## THE PROBLEM
Repeat exactly, and only, the lines of the entries below from the one with "genus: Lophura" through the one with "Resting vote fraction: 10%.", both ends included.

## Collection entries
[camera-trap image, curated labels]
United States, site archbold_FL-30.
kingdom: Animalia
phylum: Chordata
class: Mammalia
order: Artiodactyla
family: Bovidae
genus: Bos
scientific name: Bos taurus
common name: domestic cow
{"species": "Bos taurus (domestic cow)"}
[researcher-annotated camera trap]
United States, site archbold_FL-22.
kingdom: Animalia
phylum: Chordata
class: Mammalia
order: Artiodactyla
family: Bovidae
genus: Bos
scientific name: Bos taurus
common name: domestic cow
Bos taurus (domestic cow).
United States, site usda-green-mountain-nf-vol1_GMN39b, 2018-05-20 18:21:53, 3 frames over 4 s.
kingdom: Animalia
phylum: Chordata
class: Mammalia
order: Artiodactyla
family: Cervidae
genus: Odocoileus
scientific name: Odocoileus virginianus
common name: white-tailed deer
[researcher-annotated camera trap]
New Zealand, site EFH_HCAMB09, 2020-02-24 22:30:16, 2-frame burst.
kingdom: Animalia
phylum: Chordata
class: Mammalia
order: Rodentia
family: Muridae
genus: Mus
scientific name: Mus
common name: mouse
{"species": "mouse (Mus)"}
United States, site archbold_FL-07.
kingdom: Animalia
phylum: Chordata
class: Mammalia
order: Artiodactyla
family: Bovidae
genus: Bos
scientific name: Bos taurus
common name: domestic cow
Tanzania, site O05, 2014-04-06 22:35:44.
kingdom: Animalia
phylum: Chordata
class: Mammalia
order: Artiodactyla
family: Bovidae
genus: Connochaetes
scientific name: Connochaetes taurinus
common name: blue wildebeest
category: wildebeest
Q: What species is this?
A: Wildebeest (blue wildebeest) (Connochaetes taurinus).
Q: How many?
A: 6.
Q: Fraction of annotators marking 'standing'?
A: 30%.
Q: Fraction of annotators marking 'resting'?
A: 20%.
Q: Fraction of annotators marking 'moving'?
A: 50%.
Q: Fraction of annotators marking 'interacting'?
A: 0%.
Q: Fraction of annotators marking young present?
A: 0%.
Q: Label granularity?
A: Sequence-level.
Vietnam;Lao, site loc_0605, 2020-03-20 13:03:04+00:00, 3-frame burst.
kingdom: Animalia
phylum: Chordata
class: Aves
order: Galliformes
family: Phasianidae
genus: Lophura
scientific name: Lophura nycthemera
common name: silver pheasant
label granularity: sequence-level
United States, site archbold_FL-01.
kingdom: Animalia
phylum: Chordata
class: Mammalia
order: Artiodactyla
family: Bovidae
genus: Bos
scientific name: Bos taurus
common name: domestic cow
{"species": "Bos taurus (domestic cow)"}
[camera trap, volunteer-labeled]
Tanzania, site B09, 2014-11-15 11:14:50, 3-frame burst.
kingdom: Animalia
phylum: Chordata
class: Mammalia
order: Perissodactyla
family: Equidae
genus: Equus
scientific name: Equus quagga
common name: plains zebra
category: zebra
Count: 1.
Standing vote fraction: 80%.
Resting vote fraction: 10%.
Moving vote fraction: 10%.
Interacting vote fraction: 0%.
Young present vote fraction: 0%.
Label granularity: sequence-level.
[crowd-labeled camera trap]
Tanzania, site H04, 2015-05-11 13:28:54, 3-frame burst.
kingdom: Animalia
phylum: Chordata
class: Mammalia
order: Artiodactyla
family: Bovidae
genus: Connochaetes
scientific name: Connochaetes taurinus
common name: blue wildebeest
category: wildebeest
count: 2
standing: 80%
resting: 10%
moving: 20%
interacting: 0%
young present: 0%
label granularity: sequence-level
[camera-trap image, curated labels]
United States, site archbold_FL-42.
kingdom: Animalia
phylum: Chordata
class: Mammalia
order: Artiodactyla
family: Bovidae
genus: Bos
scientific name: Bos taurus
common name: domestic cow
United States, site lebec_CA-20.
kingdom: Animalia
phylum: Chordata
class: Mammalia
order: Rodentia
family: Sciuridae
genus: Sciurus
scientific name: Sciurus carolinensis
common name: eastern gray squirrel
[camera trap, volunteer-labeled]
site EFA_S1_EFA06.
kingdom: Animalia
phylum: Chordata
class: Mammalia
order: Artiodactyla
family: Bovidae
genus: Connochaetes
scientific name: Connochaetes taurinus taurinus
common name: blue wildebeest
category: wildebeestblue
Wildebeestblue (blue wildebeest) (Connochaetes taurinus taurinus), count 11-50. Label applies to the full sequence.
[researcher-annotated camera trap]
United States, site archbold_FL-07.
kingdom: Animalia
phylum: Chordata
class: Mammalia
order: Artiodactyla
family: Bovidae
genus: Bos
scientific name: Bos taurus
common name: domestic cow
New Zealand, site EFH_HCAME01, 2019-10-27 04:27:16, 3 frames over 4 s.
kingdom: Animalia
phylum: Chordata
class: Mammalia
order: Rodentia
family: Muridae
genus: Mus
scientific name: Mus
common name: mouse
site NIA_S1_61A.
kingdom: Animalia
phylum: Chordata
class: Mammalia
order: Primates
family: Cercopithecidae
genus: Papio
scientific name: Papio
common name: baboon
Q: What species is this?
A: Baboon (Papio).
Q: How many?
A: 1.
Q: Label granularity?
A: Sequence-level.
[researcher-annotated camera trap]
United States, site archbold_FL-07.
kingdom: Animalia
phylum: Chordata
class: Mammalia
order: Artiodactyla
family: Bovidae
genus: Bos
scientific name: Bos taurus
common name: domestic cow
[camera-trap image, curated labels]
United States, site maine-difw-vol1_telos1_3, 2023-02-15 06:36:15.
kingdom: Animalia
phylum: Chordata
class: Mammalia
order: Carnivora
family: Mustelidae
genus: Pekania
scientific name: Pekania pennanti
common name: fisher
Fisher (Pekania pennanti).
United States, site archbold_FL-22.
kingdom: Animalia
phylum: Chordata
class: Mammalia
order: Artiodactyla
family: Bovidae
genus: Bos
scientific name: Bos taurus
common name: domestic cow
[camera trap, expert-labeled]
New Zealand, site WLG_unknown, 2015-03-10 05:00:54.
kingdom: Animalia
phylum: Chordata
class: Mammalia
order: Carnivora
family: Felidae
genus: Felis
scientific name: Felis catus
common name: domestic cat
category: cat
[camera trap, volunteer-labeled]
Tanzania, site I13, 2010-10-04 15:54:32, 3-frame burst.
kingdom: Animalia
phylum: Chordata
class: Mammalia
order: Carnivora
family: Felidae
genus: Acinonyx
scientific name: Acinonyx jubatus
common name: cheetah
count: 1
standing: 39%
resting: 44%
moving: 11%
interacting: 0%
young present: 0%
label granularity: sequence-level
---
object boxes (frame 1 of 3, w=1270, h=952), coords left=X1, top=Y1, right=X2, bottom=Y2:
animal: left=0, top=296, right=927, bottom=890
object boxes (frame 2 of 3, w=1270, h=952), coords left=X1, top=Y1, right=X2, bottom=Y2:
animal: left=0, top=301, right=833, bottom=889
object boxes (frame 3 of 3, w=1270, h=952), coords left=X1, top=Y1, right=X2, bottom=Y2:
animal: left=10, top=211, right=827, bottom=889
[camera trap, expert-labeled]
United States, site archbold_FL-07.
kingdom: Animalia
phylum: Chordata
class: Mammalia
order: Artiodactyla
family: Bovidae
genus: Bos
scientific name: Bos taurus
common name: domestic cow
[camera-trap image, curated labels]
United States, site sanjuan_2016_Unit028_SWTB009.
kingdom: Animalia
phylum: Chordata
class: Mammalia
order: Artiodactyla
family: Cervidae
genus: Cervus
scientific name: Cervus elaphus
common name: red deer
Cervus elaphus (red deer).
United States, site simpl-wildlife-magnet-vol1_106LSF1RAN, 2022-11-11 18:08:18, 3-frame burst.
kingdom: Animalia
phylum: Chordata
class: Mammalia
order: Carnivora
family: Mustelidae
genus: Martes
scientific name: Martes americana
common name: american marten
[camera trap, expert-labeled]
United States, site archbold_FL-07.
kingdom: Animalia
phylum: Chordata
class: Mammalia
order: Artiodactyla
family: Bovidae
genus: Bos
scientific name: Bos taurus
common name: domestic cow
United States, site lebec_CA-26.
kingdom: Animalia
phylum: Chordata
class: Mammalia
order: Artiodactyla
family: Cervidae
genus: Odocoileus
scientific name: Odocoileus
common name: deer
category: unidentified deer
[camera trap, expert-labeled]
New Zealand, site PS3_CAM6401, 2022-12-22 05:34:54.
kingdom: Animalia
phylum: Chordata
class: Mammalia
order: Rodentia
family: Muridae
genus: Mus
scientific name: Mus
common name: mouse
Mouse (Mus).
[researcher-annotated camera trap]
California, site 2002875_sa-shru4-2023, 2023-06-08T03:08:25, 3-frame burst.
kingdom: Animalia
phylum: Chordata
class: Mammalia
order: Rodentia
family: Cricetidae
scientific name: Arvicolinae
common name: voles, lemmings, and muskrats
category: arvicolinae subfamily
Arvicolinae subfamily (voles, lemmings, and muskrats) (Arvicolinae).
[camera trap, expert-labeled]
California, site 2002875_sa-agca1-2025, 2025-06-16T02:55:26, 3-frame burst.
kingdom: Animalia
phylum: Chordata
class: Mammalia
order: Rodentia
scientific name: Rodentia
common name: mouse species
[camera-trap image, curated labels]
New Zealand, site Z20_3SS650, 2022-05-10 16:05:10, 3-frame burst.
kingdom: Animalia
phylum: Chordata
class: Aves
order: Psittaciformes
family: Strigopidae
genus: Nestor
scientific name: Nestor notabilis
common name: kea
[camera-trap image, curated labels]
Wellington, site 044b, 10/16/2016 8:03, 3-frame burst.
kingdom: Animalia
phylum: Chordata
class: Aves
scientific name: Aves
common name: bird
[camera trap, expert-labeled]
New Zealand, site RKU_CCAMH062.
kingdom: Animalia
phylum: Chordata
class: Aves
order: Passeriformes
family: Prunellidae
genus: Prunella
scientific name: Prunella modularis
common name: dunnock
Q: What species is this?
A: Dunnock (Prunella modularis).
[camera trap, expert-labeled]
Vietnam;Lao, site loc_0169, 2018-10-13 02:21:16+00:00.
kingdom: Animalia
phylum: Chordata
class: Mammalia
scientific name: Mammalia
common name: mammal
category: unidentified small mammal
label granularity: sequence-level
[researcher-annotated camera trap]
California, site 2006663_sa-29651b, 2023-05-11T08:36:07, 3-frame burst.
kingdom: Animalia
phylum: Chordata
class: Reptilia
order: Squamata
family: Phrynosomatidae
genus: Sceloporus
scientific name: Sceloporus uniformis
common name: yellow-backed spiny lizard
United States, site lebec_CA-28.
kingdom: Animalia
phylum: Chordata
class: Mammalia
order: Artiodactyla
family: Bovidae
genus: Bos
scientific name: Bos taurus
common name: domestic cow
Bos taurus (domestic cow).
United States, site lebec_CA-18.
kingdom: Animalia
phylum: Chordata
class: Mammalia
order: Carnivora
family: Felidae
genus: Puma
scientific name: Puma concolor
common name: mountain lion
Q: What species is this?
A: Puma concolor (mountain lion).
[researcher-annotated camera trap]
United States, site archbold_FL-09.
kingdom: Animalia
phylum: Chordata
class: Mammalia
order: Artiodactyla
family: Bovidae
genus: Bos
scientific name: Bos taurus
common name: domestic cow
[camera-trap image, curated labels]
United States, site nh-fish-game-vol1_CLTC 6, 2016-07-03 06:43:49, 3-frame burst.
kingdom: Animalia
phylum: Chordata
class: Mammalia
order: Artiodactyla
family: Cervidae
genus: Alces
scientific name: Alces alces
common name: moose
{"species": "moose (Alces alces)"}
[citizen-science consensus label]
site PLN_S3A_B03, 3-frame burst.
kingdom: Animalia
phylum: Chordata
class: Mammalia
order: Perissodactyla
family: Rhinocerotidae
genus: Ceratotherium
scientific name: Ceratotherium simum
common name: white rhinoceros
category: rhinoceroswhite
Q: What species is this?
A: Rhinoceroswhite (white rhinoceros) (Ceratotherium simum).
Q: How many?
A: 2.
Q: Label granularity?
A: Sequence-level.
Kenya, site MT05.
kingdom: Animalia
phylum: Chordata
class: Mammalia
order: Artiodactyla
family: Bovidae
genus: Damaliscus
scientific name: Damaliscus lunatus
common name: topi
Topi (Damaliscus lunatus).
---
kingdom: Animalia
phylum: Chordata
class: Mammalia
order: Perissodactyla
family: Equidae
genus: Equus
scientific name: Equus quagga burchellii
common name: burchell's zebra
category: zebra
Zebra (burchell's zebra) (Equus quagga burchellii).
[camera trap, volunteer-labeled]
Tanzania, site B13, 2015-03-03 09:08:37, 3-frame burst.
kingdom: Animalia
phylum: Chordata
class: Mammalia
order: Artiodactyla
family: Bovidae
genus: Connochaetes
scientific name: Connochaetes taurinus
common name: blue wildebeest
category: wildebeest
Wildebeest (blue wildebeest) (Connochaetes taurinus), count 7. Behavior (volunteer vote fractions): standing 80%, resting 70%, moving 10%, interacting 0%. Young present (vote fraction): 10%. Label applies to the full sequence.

## WRITTEN RESPONSE
genus: Lophura
scientific name: Lophura nycthemera
common name: silver pheasant
label granularity: sequence-level
United States, site archbold_FL-01.
kingdom: Animalia
phylum: Chordata
class: Mammalia
order: Artiodactyla
family: Bovidae
genus: Bos
scientific name: Bos taurus
common name: domestic cow
{"species": "Bos taurus (domestic cow)"}
[camera trap, volunteer-labeled]
Tanzania, site B09, 2014-11-15 11:14:50, 3-frame burst.
kingdom: Animalia
phylum: Chordata
class: Mammalia
order: Perissodactyla
family: Equidae
genus: Equus
scientific name: Equus quagga
common name: plains zebra
category: zebra
Count: 1.
Standing vote fraction: 80%.
Resting vote fraction: 10%.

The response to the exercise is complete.